## How to complete this task
An exact copy of every line from the one holding "A: Mouse species (Rodentia)." to the end of the entries below is required; leave the pictures out.
━━ Data for analysis ━━
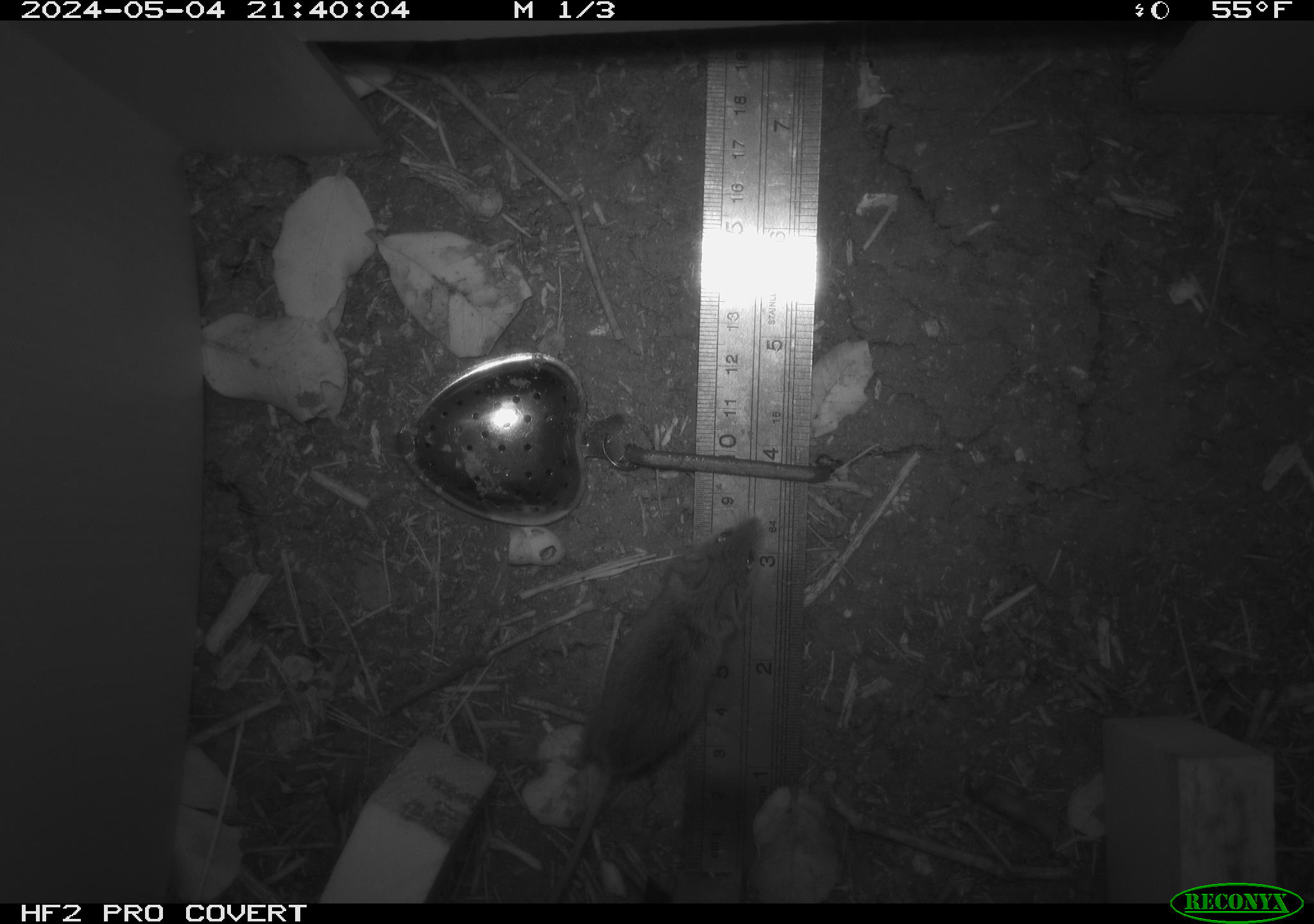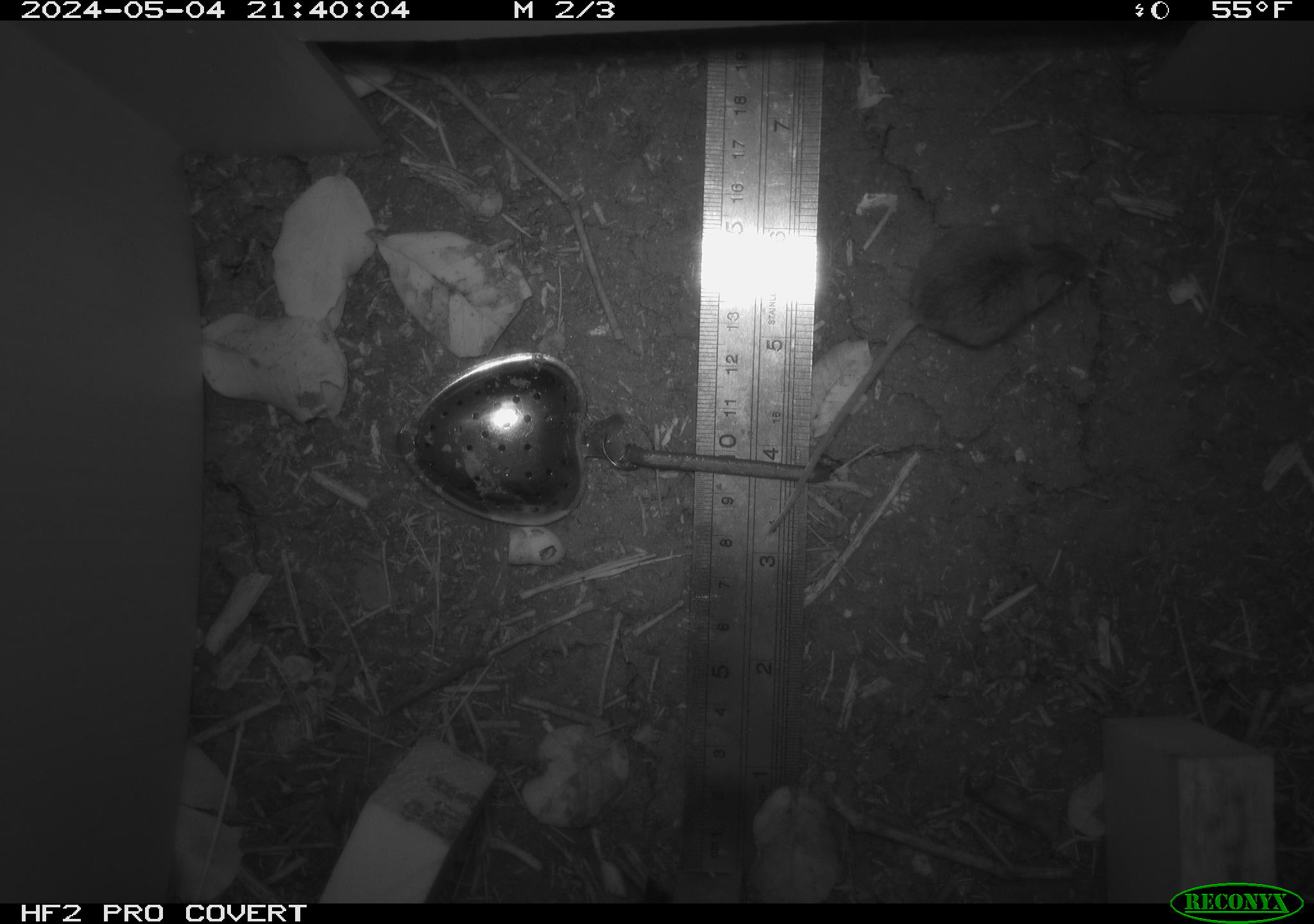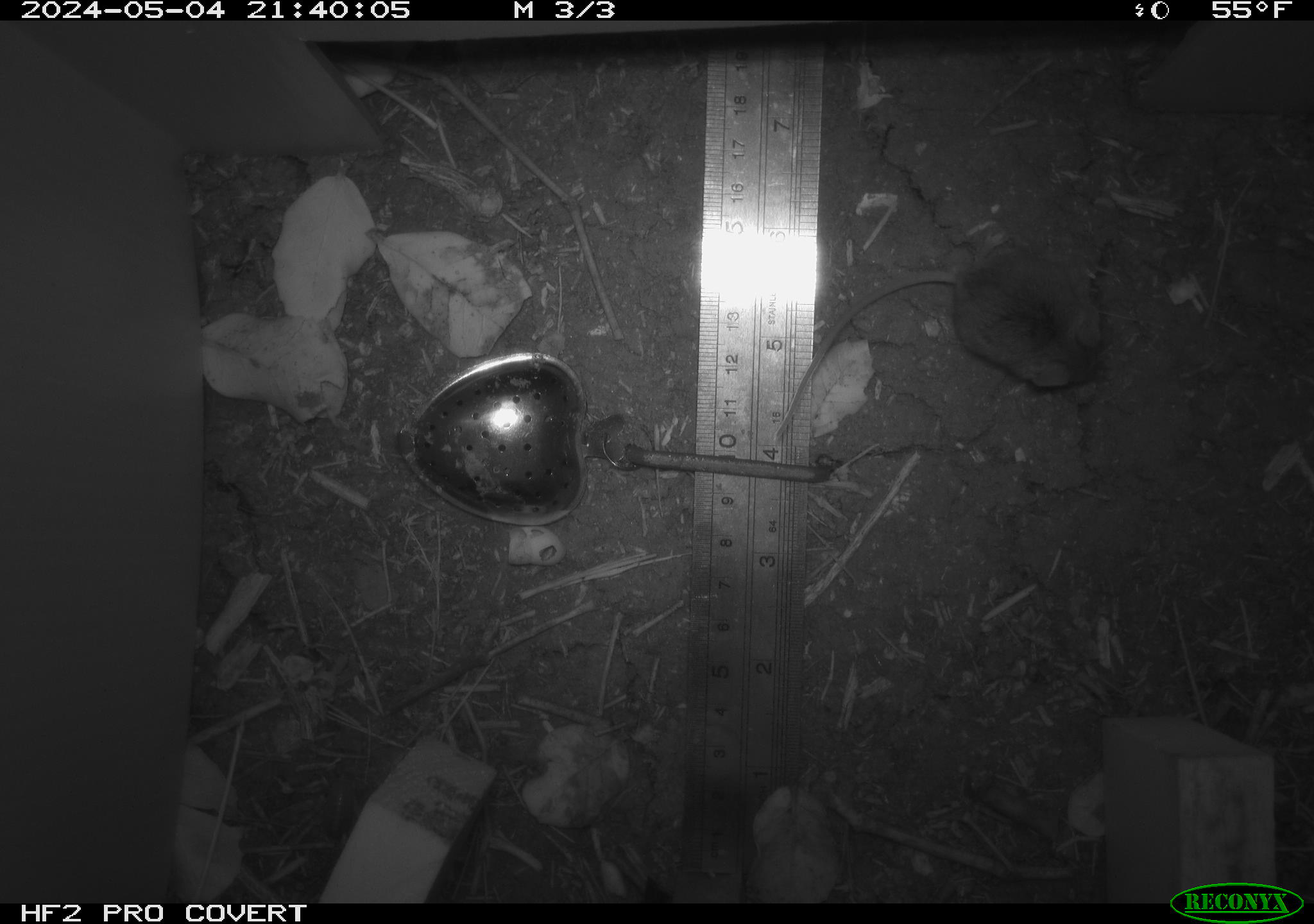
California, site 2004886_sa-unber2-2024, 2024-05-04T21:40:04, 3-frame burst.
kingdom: Animalia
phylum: Chordata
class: Mammalia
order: Rodentia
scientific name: Rodentia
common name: mouse species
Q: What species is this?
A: Mouse species (Rodentia).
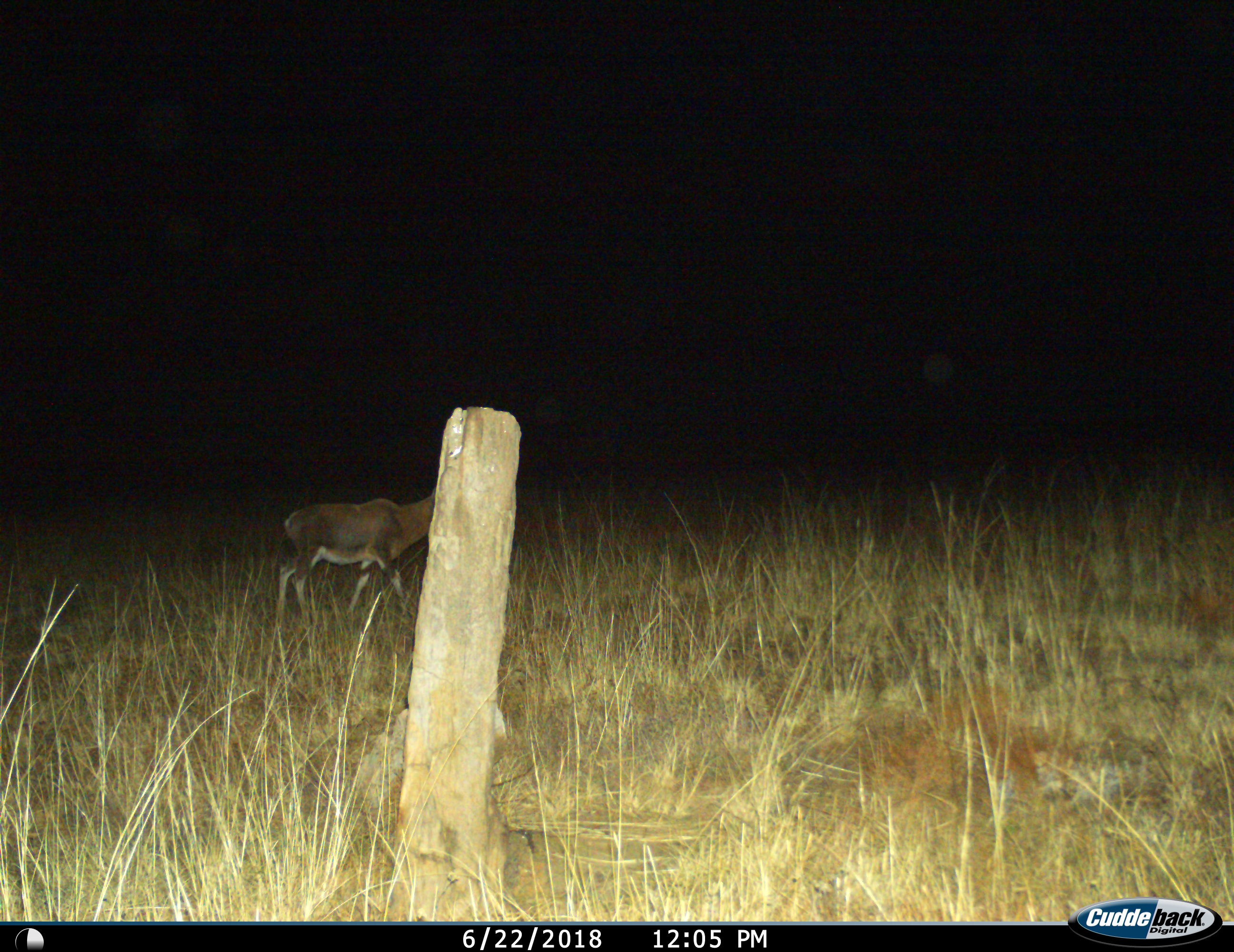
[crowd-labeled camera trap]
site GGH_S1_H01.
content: unidentified animal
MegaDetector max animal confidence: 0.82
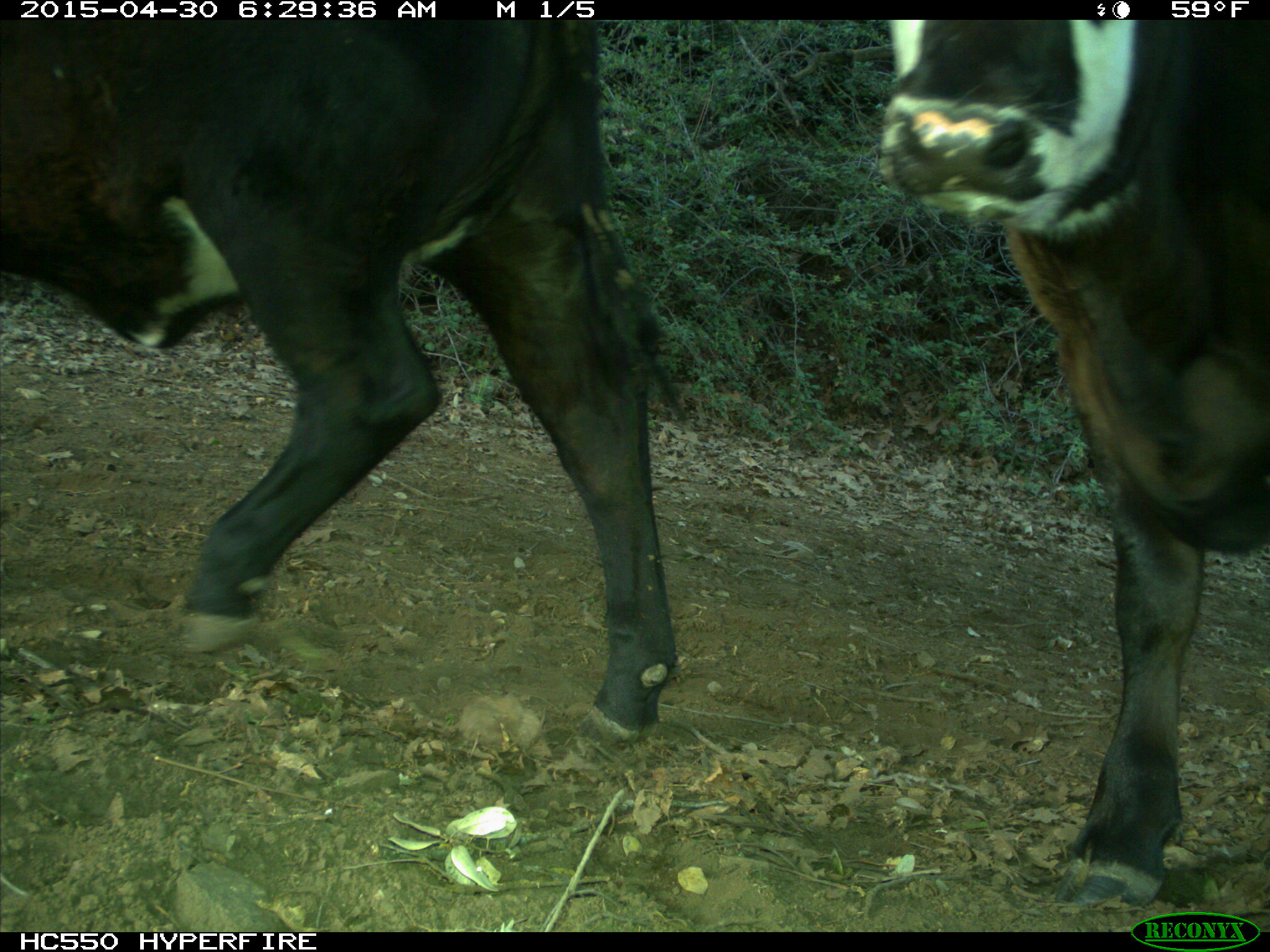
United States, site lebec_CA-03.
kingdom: Animalia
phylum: Chordata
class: Mammalia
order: Artiodactyla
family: Bovidae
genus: Bos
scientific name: Bos taurus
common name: domestic cow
━━━
## Result of this task
A: Mouse species (Rodentia).
[crowd-labeled camera trap]
site GGH_S1_H01.
content: unidentified animal
MegaDetector max animal confidence: 0.82
United States, site lebec_CA-03.
kingdom: Animalia
phylum: Chordata
class: Mammalia
order: Artiodactyla
family: Bovidae
genus: Bos
scientific name: Bos taurus
common name: domestic cow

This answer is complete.